• **PROBLEM STATEMENT**
Do the following statements agree with the text on the neural network setup? Answer yes or no for each and quote the deciding words. (a) Batch normalization was applied during training. (b) The number of convolutional filters started at 64 and doubled at each following depth level. (c) The 2015/16 water year belongs to the validation set.

• **TEXT TO READ**
_ _ _ _ _ _ _

We leverage Keras, a standard machine learning library that supports construction of convolutional neural networks, to develop our machine learning framework (Chollet et al. 2015). Parameter tuning for the learning rate, the initial number of filters per layer, and loss function weights is accomplished through validation, and the chosen values are shown in Table 1. Using a grid search with 2–4 chosen values for each hyperparameter (learning rate, initial number of filters, kernel size, and pooling size), we used the values of the hyperparameters that minimized the mean squared error on the validation set. Note that the number of filters was not constant for each layer; the number of initial convolutional filters began at 64 and doubled at every following depth level. We did not use batch normalization, dropout, or L1/L2 regularization, and all other relevant hyperparameters and design decisions (such as the activation function being ReLU, number of filters doubling at each depth level, two convolutional layers at each depth level, etc.) are consistent with a standard implementation of the original U-Net architecture Ronneberger et al. (2015).
Considered and optimal (shown in bold) choices for each hyperparameter based on the minimum validation loss for the modified U-Net architecture used in this study. Note all of these model architecture-related hyperparameters were constant across the models trained on all 4 lead times (1–4 days).
d. Testing, evaluation, and baseline methods
The CNN is evaluated over a chosen test set of 4 water years, which were selected based on categorical El Niño–Southern Oscillation years. We use one El Niño year (1997/98), one La Niña year (2011/12), and two ENSO neutral years: one historically wet and one dry year (years 2016/17 and 2013/14, respectively). ENSO years have been shown to dramatically affect west coast precipitation regimes through large-scale pressure patterns that strongly alter precipitation predictability (Chapman et al. 2021; Kumar and Hoerling 1998). We also select particularly wet (2016/17) and dry (2013/14) years in which ENSO is in a neutral state, representing California drought conditions and a surplus of precipitation, respectively, without tropical sea surface temperature forcing. We choose these years in order to test the skill of our methods in varied climate regimes and on a variety of precipitation events. The years directly prior to the chosen years (i.e., 1996/97, 2010/11, 2015/16, 2012/13) serve as a validation set. The rest serves as the training set.

_ _ _ _ _ _ _

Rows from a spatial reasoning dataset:
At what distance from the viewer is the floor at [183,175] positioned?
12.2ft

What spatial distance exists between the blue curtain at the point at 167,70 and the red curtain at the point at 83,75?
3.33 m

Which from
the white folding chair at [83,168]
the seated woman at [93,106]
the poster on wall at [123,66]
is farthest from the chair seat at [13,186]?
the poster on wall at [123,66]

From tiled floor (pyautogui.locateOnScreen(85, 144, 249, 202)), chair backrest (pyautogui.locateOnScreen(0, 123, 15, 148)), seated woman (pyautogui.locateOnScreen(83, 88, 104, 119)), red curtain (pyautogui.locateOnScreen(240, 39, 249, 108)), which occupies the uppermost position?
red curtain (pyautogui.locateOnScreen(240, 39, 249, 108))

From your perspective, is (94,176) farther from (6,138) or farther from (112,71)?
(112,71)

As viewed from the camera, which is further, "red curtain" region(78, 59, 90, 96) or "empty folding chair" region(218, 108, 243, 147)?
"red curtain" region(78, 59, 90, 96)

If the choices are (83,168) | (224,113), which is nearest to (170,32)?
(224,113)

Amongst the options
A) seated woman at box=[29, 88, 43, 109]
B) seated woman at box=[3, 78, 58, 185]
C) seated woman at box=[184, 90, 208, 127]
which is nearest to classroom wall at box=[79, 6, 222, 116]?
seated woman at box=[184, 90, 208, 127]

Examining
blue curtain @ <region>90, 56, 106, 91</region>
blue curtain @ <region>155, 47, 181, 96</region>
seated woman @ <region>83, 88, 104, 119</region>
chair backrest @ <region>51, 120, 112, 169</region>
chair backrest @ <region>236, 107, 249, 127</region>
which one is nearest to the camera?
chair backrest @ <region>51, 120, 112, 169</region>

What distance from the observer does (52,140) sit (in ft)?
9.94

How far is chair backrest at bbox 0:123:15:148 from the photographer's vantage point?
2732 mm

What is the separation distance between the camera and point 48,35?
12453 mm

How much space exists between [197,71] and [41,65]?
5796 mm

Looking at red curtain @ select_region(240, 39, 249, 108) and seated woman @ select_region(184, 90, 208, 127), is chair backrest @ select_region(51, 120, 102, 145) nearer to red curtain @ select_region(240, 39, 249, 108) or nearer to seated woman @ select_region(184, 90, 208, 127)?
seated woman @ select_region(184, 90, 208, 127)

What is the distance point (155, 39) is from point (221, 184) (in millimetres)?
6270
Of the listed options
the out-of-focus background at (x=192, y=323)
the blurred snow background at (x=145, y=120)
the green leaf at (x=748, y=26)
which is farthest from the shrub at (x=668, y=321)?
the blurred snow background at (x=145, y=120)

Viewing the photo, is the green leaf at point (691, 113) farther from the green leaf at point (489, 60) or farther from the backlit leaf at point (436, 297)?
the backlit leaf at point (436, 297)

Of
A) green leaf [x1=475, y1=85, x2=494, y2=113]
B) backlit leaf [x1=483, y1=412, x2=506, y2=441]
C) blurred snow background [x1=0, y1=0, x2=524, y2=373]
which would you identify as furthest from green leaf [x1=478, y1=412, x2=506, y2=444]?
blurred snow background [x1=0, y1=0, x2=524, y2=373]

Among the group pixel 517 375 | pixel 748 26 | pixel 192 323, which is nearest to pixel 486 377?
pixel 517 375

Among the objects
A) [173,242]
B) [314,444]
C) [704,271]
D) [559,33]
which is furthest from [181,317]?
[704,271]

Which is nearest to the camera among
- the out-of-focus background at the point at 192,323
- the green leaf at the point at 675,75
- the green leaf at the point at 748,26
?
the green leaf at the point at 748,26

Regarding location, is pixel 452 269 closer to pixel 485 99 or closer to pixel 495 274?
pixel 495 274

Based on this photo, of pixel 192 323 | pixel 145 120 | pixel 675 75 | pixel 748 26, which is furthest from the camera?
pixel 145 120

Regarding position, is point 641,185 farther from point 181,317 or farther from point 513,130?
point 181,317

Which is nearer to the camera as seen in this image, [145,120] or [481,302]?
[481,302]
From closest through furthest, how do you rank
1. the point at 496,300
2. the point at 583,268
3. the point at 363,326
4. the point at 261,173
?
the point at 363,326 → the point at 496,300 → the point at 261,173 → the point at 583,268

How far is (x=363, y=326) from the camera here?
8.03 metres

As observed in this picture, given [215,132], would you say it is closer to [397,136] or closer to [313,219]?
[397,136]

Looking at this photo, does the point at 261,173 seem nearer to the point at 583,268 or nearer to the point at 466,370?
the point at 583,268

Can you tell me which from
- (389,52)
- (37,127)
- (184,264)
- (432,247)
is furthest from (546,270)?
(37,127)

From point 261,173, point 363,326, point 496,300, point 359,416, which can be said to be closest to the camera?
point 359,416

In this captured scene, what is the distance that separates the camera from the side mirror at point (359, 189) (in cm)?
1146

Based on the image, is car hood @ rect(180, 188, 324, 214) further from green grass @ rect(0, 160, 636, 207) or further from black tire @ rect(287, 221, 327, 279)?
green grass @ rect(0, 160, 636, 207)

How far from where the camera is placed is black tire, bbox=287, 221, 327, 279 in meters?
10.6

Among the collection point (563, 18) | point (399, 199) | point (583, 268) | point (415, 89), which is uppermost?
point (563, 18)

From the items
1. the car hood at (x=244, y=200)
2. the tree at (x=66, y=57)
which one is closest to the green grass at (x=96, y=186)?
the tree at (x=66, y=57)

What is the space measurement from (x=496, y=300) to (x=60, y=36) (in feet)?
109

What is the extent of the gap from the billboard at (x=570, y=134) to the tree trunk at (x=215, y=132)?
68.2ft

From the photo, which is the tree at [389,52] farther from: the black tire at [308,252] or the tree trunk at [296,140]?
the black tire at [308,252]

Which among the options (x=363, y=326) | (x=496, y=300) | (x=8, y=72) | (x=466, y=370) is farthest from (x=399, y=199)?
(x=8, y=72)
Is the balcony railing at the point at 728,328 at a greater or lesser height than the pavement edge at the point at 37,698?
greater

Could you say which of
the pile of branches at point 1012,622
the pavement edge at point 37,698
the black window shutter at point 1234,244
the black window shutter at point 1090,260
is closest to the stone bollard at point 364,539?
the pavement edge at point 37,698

_ _ _ _ _ _ _

• **EXPECTED OUTPUT**
(a) No: "We did not use batch normalization, dropout, or L1/L2 regularization"
(b) Yes: "the number of initial convolutional filters began at 64 and doubled at every following depth level"
(c) Yes: "The years directly prior to the chosen years (i.e., 1996/97, 2010/11, 2015/16, 2012/13) serve as a validation set."